Luke 8; Asking With Faith


I am writing today from the beautiful Tampa Bay area.

Luke 8:22 Now it came to pass on a certain day, that he went into a ship with his disciples: and he said unto them, Let us go over unto the other side of the lake. And they launched forth. 

 8:23       But as they sailed he fell asleep: and there came down a storm of wind on the lake; and they were filled [with water], and were in jeopardy. 

 8:24       And they came to him, and awoke him, saying, Master, master, we perish. Then he arose, and rebuked the wind and the raging of the water: and they ceased, and there was a calm. 

 8:25       And he said unto them, Where is your faith? And they being afraid wondered, saying one to another, What manner of man is this! for he commandeth even the winds and water, and they obey him. 

First of all I notice in this story that Jesus rebukes them while they came and ask him to do something about the storm.
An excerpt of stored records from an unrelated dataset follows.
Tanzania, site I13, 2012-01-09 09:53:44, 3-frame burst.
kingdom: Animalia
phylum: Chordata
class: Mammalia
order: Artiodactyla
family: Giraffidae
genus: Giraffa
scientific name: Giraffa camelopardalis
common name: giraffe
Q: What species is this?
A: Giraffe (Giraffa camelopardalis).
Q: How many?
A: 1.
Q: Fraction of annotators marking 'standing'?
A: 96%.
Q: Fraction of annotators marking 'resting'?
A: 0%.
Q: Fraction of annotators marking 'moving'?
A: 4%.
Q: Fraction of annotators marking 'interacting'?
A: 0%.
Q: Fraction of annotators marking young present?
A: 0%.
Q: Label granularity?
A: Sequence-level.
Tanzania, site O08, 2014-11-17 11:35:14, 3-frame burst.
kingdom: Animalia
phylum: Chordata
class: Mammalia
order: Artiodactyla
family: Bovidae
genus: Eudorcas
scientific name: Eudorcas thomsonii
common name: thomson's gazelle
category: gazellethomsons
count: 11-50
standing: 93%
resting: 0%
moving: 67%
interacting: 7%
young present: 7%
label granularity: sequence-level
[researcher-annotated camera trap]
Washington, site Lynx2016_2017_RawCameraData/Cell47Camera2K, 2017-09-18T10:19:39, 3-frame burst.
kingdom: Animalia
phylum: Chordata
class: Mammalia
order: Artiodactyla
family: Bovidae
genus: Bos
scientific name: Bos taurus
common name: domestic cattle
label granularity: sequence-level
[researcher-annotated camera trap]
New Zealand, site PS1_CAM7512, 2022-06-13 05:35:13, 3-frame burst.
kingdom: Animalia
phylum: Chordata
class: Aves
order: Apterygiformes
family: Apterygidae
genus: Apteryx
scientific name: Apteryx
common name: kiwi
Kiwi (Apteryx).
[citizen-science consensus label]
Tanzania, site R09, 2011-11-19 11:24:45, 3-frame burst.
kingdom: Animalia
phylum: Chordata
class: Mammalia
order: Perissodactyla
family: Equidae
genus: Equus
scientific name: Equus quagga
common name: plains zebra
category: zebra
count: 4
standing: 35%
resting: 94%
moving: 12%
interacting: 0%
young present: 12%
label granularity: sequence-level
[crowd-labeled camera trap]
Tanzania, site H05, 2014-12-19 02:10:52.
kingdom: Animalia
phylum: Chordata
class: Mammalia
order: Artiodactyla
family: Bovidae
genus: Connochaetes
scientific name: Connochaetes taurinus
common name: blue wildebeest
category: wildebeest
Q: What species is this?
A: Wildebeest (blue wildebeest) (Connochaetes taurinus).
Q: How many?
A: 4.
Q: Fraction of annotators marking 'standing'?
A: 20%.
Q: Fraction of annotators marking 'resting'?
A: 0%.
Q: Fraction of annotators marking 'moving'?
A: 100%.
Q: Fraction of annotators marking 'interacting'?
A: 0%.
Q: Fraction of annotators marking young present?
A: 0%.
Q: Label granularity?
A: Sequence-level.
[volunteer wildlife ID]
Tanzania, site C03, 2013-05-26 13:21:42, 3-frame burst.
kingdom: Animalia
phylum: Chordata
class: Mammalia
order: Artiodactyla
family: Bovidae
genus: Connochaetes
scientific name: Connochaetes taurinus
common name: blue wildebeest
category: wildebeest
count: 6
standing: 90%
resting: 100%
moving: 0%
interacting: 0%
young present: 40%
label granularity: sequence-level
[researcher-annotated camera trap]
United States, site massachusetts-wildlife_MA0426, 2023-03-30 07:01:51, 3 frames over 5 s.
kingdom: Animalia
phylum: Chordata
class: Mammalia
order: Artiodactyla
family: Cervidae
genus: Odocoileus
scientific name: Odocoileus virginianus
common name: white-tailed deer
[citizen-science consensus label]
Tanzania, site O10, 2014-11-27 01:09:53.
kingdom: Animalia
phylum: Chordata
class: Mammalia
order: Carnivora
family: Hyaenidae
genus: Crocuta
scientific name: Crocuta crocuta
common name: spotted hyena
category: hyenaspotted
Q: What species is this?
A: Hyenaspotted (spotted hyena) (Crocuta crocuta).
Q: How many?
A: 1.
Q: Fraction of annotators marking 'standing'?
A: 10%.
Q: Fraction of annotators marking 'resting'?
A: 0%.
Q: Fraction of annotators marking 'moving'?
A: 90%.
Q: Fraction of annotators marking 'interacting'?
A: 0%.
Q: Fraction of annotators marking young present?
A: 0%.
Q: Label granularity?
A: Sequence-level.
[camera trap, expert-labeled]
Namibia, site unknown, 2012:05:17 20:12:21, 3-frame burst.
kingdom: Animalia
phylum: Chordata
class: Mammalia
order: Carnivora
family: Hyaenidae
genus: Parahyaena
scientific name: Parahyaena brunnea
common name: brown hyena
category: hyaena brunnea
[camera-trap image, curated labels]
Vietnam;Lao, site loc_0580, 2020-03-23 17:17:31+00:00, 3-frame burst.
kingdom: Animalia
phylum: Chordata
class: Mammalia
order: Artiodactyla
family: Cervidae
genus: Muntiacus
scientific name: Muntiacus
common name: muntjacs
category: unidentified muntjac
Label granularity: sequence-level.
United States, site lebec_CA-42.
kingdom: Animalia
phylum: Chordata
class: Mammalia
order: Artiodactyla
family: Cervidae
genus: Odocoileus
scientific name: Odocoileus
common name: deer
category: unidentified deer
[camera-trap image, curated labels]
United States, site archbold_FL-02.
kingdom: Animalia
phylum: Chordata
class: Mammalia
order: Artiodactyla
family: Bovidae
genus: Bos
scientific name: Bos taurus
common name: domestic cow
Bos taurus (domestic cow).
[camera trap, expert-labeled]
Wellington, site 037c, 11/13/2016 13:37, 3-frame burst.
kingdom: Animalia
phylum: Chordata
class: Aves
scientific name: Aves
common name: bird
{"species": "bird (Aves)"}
What more could they do? How was that a lack of faith? Aren’t we to come to Jesus with our problems? Is that not a sign of faith? Yes, the Bible says we are to come to Jesus with our problems, but it also tells us how, “But let him ask in faith, nothing wavering. For he that wavereth is like a wave of the sea driven with the wind and tossed.” James 1:6 Funny James even references waves tossed with the winds. Maybe the disciples should have said, “Lord help us overcome this storm” instead of implying that they were going to perish. We must have faith and remember too, in times of storms, that sometimes Jesus calms the storm, and sometimes He calms His child, and lets the storm rage on. Peace does not mean there is no storm. Peace just means you are with Jesus in the storm.

Of course when Jesus calmed the storm, it did not just settle down for the little boat the disciples were on. The waters were calmed for everyone on the waters, believer and unbeliever alike. This is how it is, the blessings we ask and receive from God are to flow over and bless the rest of the world. We should ask nothing for ourselves, but for the whole world. Jesus never prayed “Give me my daily bread”, but rather, “Give us our daily bread.” In Daniel 2, Daniel asks God to tell him what the king dreamed so that he and the other non-believing wise men would be saved. As soon as God revealed the dream to Daniel, the first thing Daniel says to the King’s men was “Destroy not the wise men of Babylon.” So by Daniel’s prayer being answered the wise men of Babylon were saved as well. The world will never know or appreciate how many of its blessings it owes to the prayers of the believer.